── QUOTED PASSAGE

When there is a plausible theoretical structure for an instrument, as in our study, employing (theory-based) confirmatory factor analysis is less likely to produce the ambiguities often associated with (data-driven) exploratory factor analytic techniques; thus, the former is the preferred procedure in such cases (Bollen, 1989). Consequently, two series of four-factor (SCT-guided) confirmatory factor analytic models were employed to test the factor structure of the PSPS and to examine the inter-relationships among the proposed psychosocial factors. Because the survey was constructed to measure objectives developed specifically for the Sun Protection is Fun! program and the scale items were not adapted from other sources, a cross-validation strategy was used to test the conceptual models. This minimized the possibility that the models would be data-specific and not generalizable (Hoyle and Panter, 1995). For each model, a random subsample of 200 cases was selected and tested in the cross-validation stage of the confirmatory factor analyses.
Though measures of effect size are not biased due to the presence of within-group correlations, or alternatively described, intra-school correlations, even very small intra-school correlations may have substantial impact on tests of significance when model predictors (or covariates) are constrained to vary only at the school level (Murray, 1998; Carvajal et al., 2001). For the current analysis, there are no group-level predictors or covariates because we used only survey instrument variables (that vary by individuals within schools). Thus, the impact of even potentially large intra-class correlations for health behavior studies would be negligible with respect to assessing the magnitude of associations between variables or testing for significance (Murray, 1998; Carvajal et al., 2001).

────
── RAW DATA

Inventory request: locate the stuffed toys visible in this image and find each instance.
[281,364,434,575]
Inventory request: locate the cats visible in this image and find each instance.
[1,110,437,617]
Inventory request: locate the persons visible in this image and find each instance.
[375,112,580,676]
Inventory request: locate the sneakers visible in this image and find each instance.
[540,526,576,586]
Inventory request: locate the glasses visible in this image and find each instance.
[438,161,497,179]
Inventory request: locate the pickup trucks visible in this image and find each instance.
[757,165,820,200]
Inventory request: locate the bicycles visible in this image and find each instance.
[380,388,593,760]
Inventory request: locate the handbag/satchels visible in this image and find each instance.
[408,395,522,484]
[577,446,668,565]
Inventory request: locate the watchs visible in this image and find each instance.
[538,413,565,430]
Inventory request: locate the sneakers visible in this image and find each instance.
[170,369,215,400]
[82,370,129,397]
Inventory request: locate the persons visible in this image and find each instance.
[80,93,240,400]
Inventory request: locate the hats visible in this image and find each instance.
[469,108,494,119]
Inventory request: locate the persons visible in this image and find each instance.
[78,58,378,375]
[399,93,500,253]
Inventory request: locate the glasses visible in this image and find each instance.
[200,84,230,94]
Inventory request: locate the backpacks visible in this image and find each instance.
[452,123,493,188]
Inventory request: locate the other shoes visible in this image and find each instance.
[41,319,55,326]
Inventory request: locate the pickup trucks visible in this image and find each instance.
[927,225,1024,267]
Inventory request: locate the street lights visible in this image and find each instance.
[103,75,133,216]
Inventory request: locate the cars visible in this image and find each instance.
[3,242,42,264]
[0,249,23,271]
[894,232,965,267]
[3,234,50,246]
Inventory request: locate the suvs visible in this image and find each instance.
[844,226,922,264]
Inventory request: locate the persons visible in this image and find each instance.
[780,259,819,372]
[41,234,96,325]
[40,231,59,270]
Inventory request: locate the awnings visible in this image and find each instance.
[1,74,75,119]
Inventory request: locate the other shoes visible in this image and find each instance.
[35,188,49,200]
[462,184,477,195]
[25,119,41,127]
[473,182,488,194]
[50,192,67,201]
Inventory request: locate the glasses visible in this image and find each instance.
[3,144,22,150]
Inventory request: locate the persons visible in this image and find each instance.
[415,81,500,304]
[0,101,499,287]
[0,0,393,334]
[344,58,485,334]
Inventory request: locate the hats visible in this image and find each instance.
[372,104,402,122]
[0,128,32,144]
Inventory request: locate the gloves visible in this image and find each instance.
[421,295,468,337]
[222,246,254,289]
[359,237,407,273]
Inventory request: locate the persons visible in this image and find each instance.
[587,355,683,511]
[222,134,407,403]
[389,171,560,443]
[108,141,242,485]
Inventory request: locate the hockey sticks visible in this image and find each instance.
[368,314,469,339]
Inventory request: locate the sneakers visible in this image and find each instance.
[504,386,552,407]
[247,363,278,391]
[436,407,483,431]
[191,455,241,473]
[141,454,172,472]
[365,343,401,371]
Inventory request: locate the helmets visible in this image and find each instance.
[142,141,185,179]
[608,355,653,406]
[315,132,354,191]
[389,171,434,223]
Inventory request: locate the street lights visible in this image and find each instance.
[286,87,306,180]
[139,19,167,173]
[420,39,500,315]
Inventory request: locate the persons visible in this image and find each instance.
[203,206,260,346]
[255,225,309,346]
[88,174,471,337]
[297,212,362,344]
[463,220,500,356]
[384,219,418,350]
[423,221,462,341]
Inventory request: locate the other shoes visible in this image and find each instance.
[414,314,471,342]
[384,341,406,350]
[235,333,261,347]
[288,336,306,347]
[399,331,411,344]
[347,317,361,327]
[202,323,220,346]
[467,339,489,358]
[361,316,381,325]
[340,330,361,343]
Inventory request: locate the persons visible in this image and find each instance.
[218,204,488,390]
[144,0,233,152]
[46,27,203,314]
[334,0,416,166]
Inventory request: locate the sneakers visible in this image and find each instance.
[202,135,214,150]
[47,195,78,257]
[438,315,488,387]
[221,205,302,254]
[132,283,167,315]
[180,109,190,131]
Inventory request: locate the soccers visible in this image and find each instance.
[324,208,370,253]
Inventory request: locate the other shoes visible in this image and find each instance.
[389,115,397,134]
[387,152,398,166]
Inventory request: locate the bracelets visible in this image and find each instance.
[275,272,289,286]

────

● PROBLEMS TO SOLVE
**1.** In the methods passage, why was a cross-validation strategy used to test the conceptual models?
**2.** According to the methods passage, how many cases were in the random subsample tested in the cross-validation stage for each model?

● ANSWERS PROVIDED
**1.** The survey was built to measure objectives developed specifically for the Sun Protection is Fun! program, and its scale items were not adapted from other sources. Cross-validation reduced the chance that the models would be specific to the data and not generalizable.

**2.** 200 cases.